# ASSIGNMENT
Repeat the data exactly. Pictures stay out.

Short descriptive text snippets
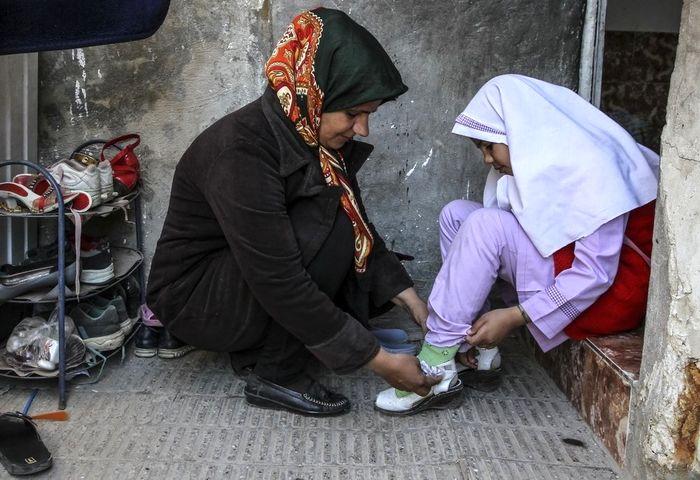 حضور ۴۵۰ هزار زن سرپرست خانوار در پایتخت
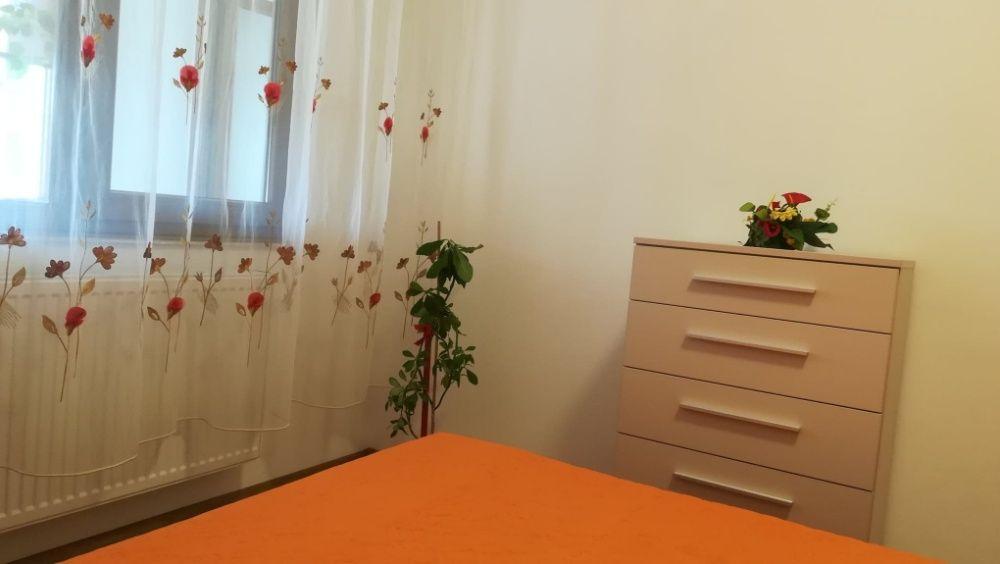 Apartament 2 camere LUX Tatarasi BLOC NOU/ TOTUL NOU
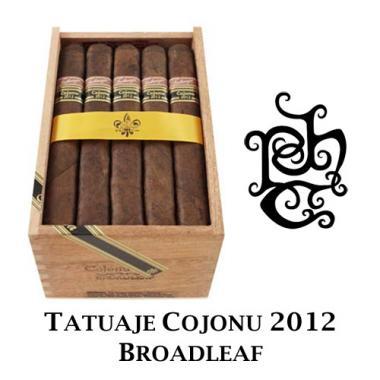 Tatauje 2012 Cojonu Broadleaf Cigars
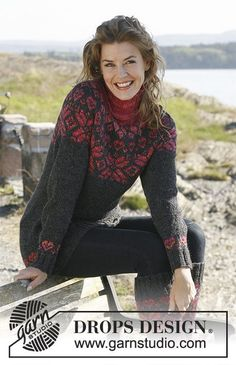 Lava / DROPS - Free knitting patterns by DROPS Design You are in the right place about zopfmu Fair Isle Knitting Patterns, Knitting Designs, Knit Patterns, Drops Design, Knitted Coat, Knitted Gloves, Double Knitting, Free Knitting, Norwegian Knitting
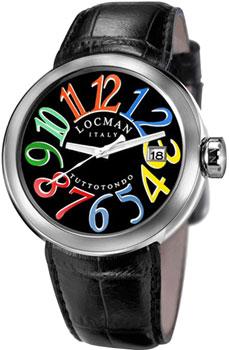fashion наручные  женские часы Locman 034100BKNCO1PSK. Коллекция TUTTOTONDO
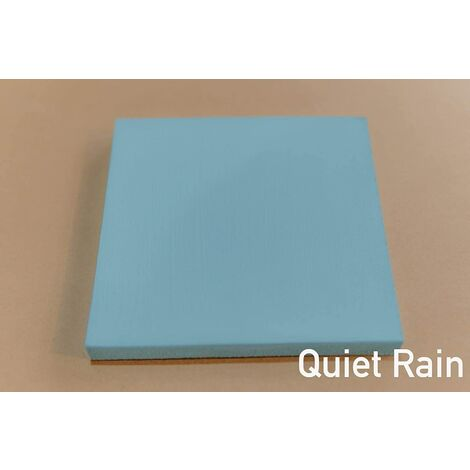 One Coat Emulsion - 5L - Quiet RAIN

# OUTPUT OF THE TASK
 حضور ۴۵۰ هزار زن سرپرست خانوار در پایتخت
 Apartament 2 camere LUX Tatarasi BLOC NOU/ TOTUL NOU
 Tatauje 2012 Cojonu Broadleaf Cigars
 Lava / DROPS - Free knitting patterns by DROPS Design You are in the right place about zopfmu Fair Isle Knitting Patterns, Knitting Designs, Knit Patterns, Drops Design, Knitted Coat, Knitted Gloves, Double Knitting, Free Knitting, Norwegian Knitting
fashion наручные  женские часы Locman 034100BKNCO1PSK. Коллекция TUTTOTONDO
 One Coat Emulsion - 5L - Quiet RAIN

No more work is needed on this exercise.